Otro de los escritores ascéticos de más nombradía fue Fray Luis de León, a quien hemos nombrado ya como poeta eminente. Entre las muchas obras notables de Fray Luis de León en este género, descuellan: Los nombres de Cristo; La Perfecta casada, y la Exposición del Libro de Job. Menos orador, menos abundante y armonioso que Fray Luis de Granada, pero más filósofo, más profundo y más enérgico, ambos elocuentes, ambos excelentes hablistas, y modelos ambos de dulzura, de virtud y de piedad cristiana, el predicador de Scala-Cœli es, no sin fundamento, comparado a Flechier y a Massillon, el autor de los Nombres de Cristo tiene más analogía con Bourdaloue y Bossuet. Así como Santa Teresa parecía haber heredado el alma de Isabel la Católica, y no es aventurado decir que Teresa en el trono hubiera sido una Isabel, y que Isabel en el claustro hubiera sido una Teresa.
Este grupo de escritores ascéticos contemporáneos, tan semejantes en sentimientos y en caracteres, todos tan dulces, tan virtuosos, tan benévolos, todos adoctrinando por medio de una suave persuasión y de una amena y atractiva enseñanza, semejan una benéfica y luminosa constelación en medio de las sombras del horizonte inquisitorial, y formaban un singular contraste con los terribles ministros y ejecutores del Santo Oficio, que en su mismo tiempo obligaban a creer por medio de las mordazas, de las cárceles y de las hogueras.
Hubo además en esta época tan fecunda de genios otros escritores místicos, que si no alcanzaron tan alta reputación como los tres de que acabamos de hablar, tuvieron también brillante imaginación, correcto y florido estilo, aunque más desigual, como Fray Pedro Malón de Chaide; otros en cuyas obras parece vérselos, como a Santa Teresa, en continuo arrobamiento y embelesados con el amor divino: tal fue san Juan de la Cruz, denominado el Doctor estático. No nos incumbe nombrar a todos, porque nuestro propósito se limita a dar una idea del espíritu y estado literario del siglo.

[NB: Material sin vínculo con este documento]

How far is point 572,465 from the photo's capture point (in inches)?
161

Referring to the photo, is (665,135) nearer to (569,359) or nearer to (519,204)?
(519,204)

En cuanto a la teología y a la ciencia del derecho, bastaría recordar en globo los ilustres prelados, insignes teólogos y sabios jurisconsultos españoles que en las tres épocas o períodos del concilio de Trento ilustraron aquella venerable asamblea, y asombraron al mundo con su erudición y su sabiduría, para comprender hasta qué punto se cultivaron estas ciencias en España en aquel siglo: que nada era más natural en un tiempo en que las disputas y contiendas religiosas producidas por los reformadores protestantes traían agitada la cristiandad, preocupaban todos los ánimos, y hacían necesario que los talentos españoles se consagraran con preferencia a los estudios teológico-canónicos, para defender con éxito la pureza del dogma católico en las controversias provocadas por los innovadores. Pero no llenaríamos nuestro objeto si no mencionáramos siquiera algunos de los que principalmente se distinguieron en esta grandiosa y noble lucha, y con su vasta erudición, sus admirables discursos y sus escritos nutridos de ciencia y de doctrina conquistaron un nombre glorioso que ha pasado con veneración a la posteridad.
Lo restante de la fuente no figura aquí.